[[ INFORMATION open ]]
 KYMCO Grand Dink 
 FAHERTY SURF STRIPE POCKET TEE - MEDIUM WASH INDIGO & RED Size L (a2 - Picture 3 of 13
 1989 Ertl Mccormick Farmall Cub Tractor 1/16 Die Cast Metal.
[[ INFORMATION closed ]]
[[ INFORMATION open ]]
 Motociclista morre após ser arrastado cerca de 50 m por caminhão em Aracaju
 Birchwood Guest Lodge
[[ INFORMATION closed ]]
> **YOUR ASSIGNMENT**: Please retype the part of the listing that opens with the line containing "Motociclista morre após" and closes with the line containing "Birchwood Guest Lodge".

> **THE COMPLETED TASK**:
 Motociclista morre após ser arrastado cerca de 50 m por caminhão em Aracaju
 Birchwood Guest Lodge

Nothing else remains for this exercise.